§ **DATASET**
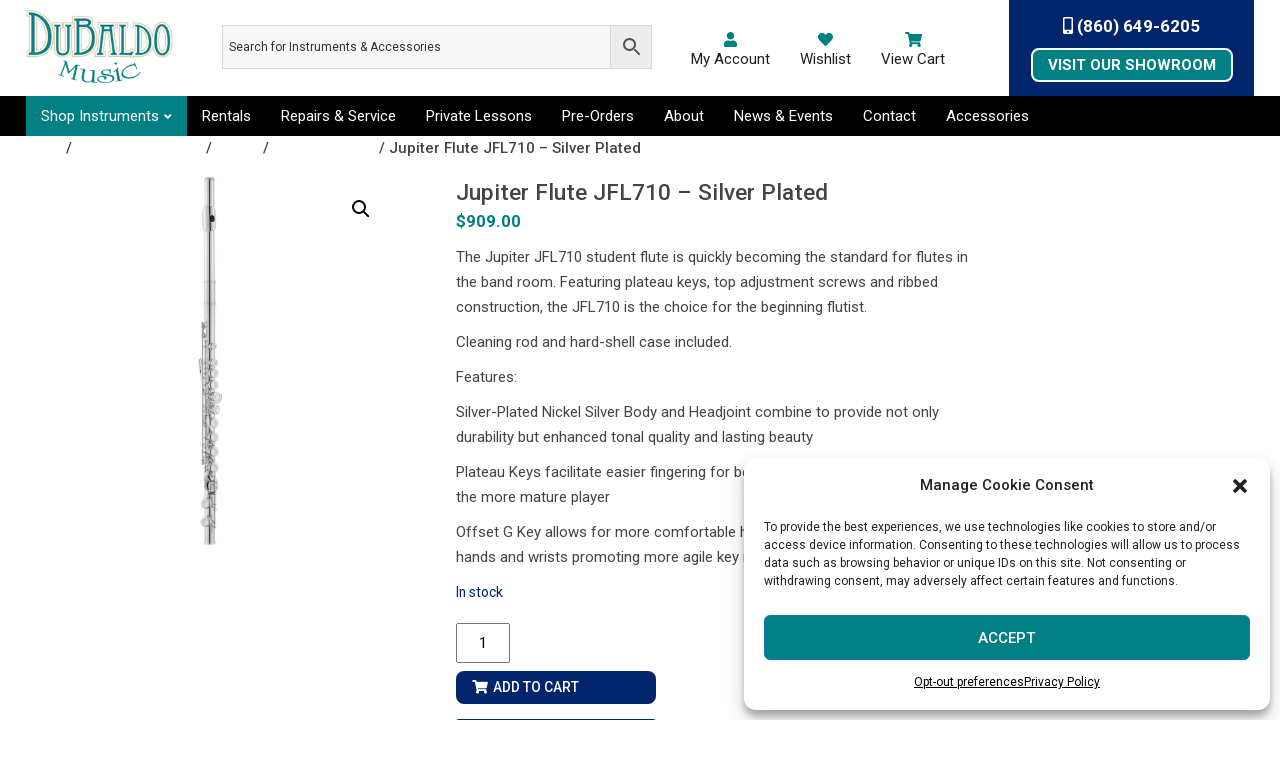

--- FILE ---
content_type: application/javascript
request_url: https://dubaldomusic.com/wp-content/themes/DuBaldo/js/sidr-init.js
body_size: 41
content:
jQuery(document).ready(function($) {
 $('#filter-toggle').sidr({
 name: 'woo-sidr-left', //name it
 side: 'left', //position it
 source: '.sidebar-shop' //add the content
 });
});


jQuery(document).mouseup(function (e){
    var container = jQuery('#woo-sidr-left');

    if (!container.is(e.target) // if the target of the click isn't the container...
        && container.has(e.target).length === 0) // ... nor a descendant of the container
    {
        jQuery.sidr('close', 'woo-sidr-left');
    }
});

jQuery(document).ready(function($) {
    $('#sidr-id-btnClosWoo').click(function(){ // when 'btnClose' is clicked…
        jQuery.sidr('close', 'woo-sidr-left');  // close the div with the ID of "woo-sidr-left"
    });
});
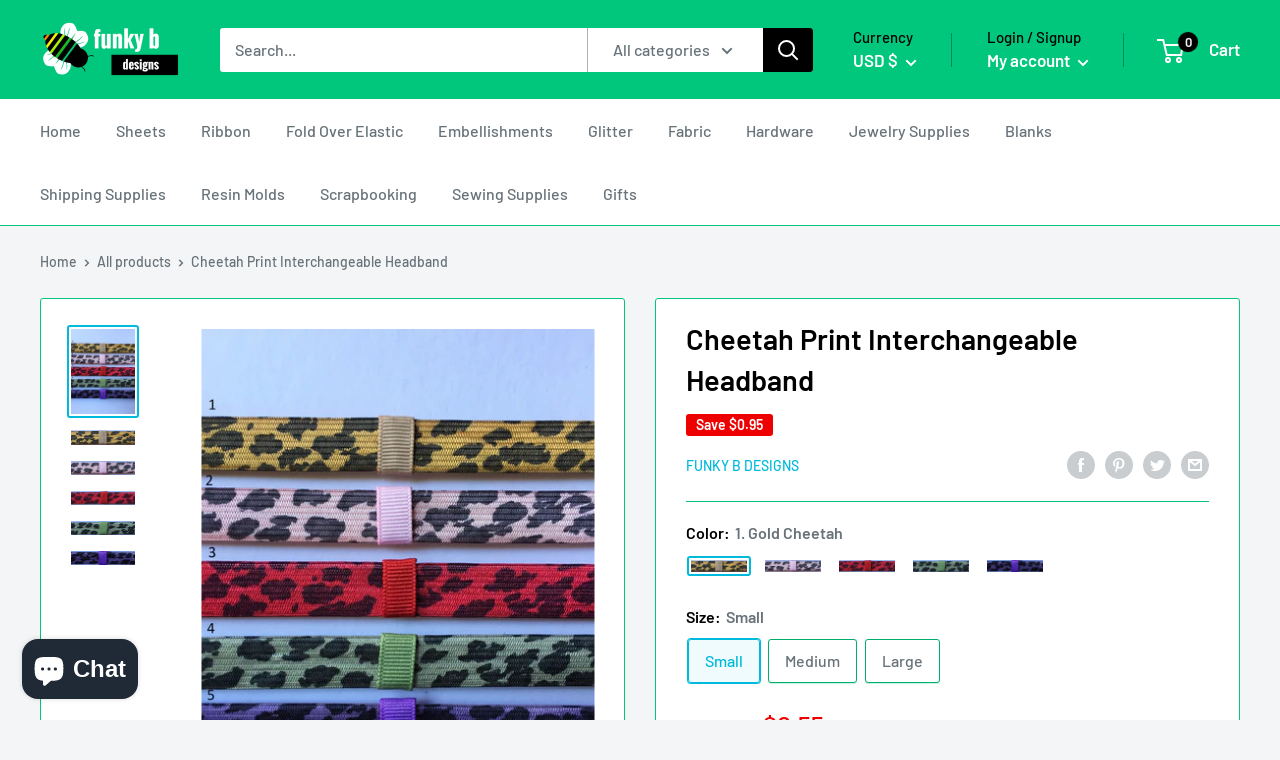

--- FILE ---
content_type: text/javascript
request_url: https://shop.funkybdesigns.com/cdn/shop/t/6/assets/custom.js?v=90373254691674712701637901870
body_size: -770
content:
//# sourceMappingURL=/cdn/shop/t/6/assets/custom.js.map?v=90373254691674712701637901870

§ **WHAT THE TASK ASKS**
Where a line of the entries contains "assets", report that line.

§ **RESULT FOR THIS TASK**
request_url: https://shop.funkybdesigns.com/cdn/shop/t/6/assets/custom.js?v=90373254691674712701637901870
//# sourceMappingURL=/cdn/shop/t/6/assets/custom.js.map?v=90373254691674712701637901870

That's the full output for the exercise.